O presidente do BB poderia acrescentar um outro argumento: mesmo que concordasse com o pedido, a Advocacia-Geral da União, que tem por obrigação defender o patrimônio público, jamais aprovaria um coisa dessas. Fim da conversa.
E se o mesmo pedido fosse feito pelo presidente da República, interessado em instalar nesse 17º. andar uma espécie de sucursal paulista de seu gabinete no Palácio do Planalto?
O local, como ficou comprovado há pouco, servia como escritório particular de uma quadrilha de delinquentes, segundo a definição da Polícia Federal, do Ministério Público e do próprio ministro da Justiça.
O dr. Bendine, diga-se logo, não tem nada a ver com isso, nem era presidente do banco do Brasil na ocasião em que o espaço foi entregue a uma amiga pessoal do ex-presidente Lula e seus associados, que no momento se preparam para responder a uma ação penal por diversas modalidades de ladroagem.
Sorte dele. Seu antecessor, que recebeu a ordem de “disponibilizar” a área, disse “sim , senhor”.

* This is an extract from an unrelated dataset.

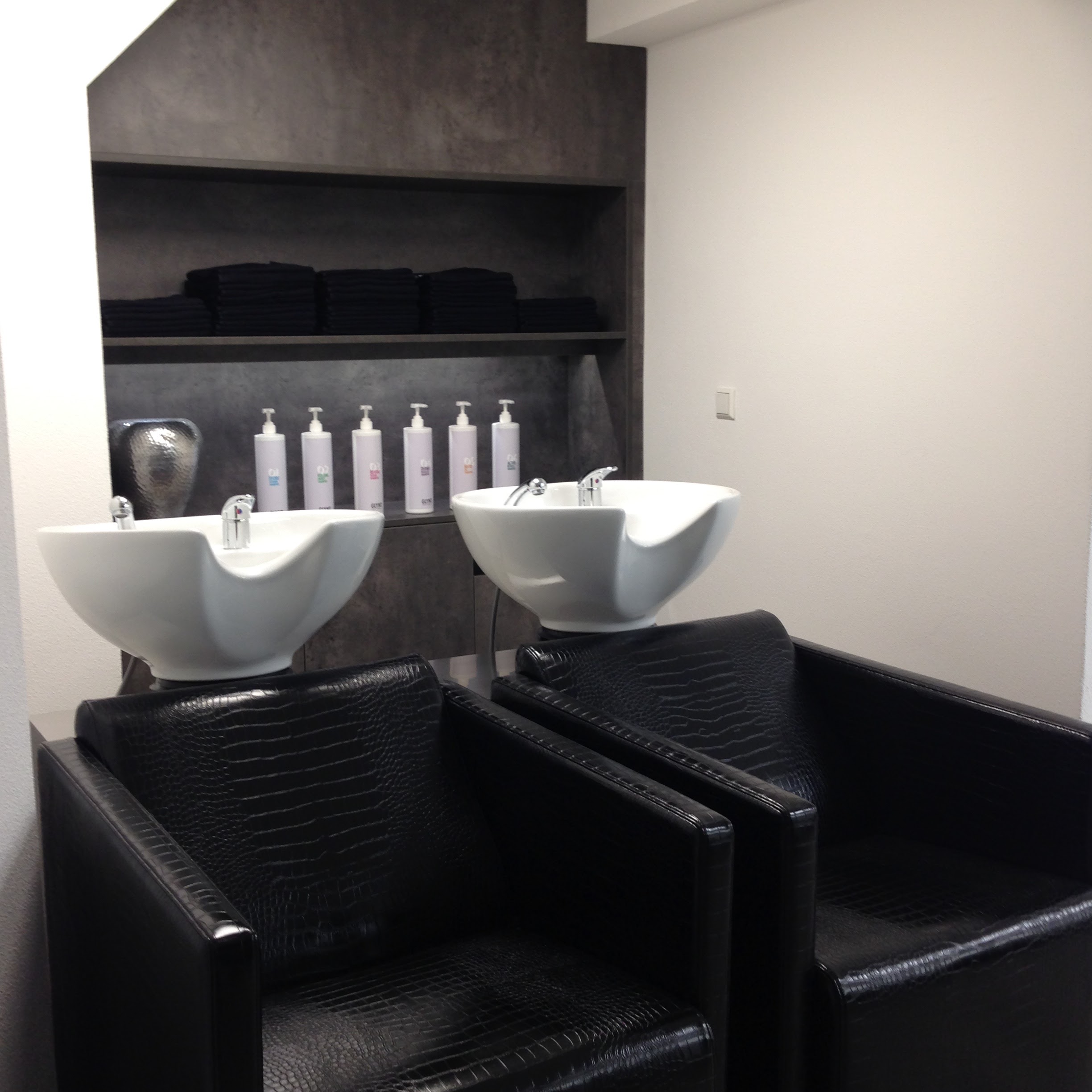 Gallery image 1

E o que poderia ter feito de diferente?
Se tivesse, como no caso dos bons samaritanos imaginado acima, a mesma valentia para defender o interesse estatal, seria posto na rua antes de encerrar o expediente do dia.
Ou seja, dez anos de convívio com a moral que Lula e o PT trouxeram para o governo ensinam que o patrimônio público é uma coisa muito relativa no Brasil de hoje.
Não pode ser usado em benefício próprio por uns, mas pode ser por outros – e quem não souber a diferença vai ter uma carreira muito curta nesse governo dedicado à causa popular.
Eis aí o que Lula, a presidente Dilma Rousseff e o PT criaram de realmente original com sua conduta à frente do governo – um país ao avesso, onde o triângulo não tem três lados, mas quantos lados eles acharem que lhes convém.
É um mundo onde não existem fatos: só é verdade aquilo que o governo diz que é verdade.
No caso da amiga de Lula e dos escroques associados a ela, o ministro da Justiça admitiu no Congresso que havia, sim, uma “quadrilha”, mas decretou que sua existência nos galhos mais altos do governo não tem a menor importância, pois não há prova. de que Lula tenha sido beneficiado pela gangue.
Sua única participação no caso foi ter nomeado a diretora do tal gabinete.
“Só” isso?
Sim, só isso; qual o problema?
Além do mais, segundo o ministro, os envolvidos no bando tinham um “papel secundário” na administração pública.
Como assim?
A chefe do escritório paulista acompanhou Lula em trinta viagens internacionais. Os funcionários “menores” mandavam em agências-chave na máquina federal; um outro era nada menos do que o braço-direito responsável pela Advocacia-Geral da União, onde se dedicava a advogar contra os interesses da União.
Seu chefe declarou-se “magoado” com ele e a presidente Dilma decidiu que essa declaração era uma esplêndida solução para o contratempo todo.
O secretário-geral da Presidência, enfim, completou a verdade petista dizendo que só “um ou outro” gangster faz, de vez em quando, alguma coisinha errada no governo.
Deve-se ao sr. Secretário, também, a melhor definição do pensamento oficial diante da corrupção no Brasil de 2012: seja lá o que acontecer. Nada tem importância, porque “Lula é endeusado por onde passa”.
Eis aí uma teoria realmente revolucionária para o direito penal moderno:
“Estão previamente absolvidos de qualquer acusação, por mais que baseada em fatos, todos os cidadãos que tiverem índice de popularidade superiores a X%”.
O resultado prático de tudo isso só pode ser um: a bandalheira vai continuar a toda, e promete ocupar um espaço cada vez maior na biografia de Lula e de todos os que sobrevivem à sua custa.